Parts of the exercise:
1. Answer these questions from the text on melioidosis.
(a) Where does the bacterium live in the tropics before heavy rains disturb it?
(b) Which cyclone's recent weather does Professor Inglis say could carry the disease closer to Perth?
(c) Which two underlying chronic diseases does Professor Inglis name?
2. Print the part of the text on melioidosis that opens with the words containing "Professor Inglis said the" and closes with "Australian's remained unaware.".

Reading text:
As if cyclones, crocodiles and stingers weren't enough to worry about, Western Australians are being warned to take precautions against a potentially deadly and ancient disease that may have been stirred up by recent cyclones.

Each year there are dozens of cases reported across northern Australia and it continues to kill a small number of those infected.

The disease lives as a bacterium beneath the soil's surface in the tropics, but can become airborne in the wet season as heavy rains disturb it.

The head of pathology and laboratory medicine at the University of Western Australia, Professor Tim Inglis, said there was a risk the recent weather sparked by Cyclone Joyce would carry the disease closer to Perth.

"Watch this space and particularly as we're talking about severe weather coming southwards over the main metro area," Professor Inglis said.

"We reckon we're going to see more of these cases partly as a result of what's happening with the weather.

"This is a time when folks further south than the tropics need to be sitting up and asking 'Could this oddball infection that's not responding to antibiotics … could it be melioidosis?'"

In recent years it has been reported as far south as the Pilbara, Gascoyne and even Mandurah.

'Potentially life-threatening'

There are several types of melioidosis infection, and signs and symptoms can be mistaken for other diseases such as tuberculosis or more common forms of pneumonia.

Professor Inglis said the infection was serious.

"And potentially life-threatening particularly for people who have an underlying chronic disease like diabetes or chronic kidney disease," he said.

In the Northern Territory a lot of work is done each wet season to warn the community about the threat but Professor Inglis said many Western Australian's remained unaware.

"[Melioidosis] doesn't stop at the border," he said.

"There are many parts of the world where people are completely ignorant of this danger that lurks in our backyard."

Managing the risk

Professor Inglis said in the past it was often considered a disease that mostly affected Indigenous people.

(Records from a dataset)
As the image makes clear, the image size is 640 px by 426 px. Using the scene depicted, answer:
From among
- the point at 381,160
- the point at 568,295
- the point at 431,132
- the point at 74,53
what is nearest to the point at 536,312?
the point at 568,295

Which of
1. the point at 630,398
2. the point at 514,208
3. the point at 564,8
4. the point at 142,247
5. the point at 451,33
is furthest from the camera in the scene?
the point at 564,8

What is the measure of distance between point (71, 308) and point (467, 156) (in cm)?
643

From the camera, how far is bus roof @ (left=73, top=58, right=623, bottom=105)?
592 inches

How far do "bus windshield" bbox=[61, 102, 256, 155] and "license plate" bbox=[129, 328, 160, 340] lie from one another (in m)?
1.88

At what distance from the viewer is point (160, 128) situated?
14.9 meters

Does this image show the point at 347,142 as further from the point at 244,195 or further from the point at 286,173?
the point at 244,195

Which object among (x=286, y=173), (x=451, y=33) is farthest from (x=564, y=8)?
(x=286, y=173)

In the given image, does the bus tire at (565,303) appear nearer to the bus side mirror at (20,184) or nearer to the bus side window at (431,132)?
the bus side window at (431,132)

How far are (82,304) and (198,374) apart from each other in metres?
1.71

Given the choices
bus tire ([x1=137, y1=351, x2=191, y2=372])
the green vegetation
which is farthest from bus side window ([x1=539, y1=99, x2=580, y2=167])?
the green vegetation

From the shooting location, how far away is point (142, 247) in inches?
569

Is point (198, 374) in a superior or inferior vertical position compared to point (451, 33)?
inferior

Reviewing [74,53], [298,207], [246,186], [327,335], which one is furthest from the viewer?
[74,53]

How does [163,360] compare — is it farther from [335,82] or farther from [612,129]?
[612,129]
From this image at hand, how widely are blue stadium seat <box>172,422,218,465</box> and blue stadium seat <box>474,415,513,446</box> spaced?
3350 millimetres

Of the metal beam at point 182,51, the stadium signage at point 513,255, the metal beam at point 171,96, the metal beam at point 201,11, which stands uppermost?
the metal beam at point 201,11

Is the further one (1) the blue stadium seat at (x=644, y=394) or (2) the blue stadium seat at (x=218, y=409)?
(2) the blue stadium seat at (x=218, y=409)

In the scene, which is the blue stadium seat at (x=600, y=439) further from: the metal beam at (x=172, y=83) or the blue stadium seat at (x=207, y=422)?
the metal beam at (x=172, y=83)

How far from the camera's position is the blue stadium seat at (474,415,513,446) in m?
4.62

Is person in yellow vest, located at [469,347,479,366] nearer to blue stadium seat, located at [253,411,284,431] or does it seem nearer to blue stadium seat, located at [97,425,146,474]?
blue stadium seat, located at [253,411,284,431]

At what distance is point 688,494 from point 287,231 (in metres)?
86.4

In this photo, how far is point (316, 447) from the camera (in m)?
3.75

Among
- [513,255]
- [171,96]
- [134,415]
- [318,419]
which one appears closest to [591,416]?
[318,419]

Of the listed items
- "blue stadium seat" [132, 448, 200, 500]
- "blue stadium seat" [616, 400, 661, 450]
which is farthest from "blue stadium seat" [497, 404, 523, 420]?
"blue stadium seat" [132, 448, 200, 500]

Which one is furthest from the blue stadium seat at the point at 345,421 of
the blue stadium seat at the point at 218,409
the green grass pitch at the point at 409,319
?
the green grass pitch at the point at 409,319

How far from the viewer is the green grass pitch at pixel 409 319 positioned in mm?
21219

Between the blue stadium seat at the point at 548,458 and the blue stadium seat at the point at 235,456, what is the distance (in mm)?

Responses for each task:
1.
(a) Beneath the soil's surface.
(b) Cyclone Joyce.
(c) Diabetes and chronic kidney disease.

2.
Professor Inglis said the infection was serious.

"And potentially life-threatening particularly for people who have an underlying chronic disease like diabetes or chronic kidney disease," he said.

In the Northern Territory a lot of work is done each wet season to warn the community about the threat but Professor Inglis said many Western Australian's remained unaware.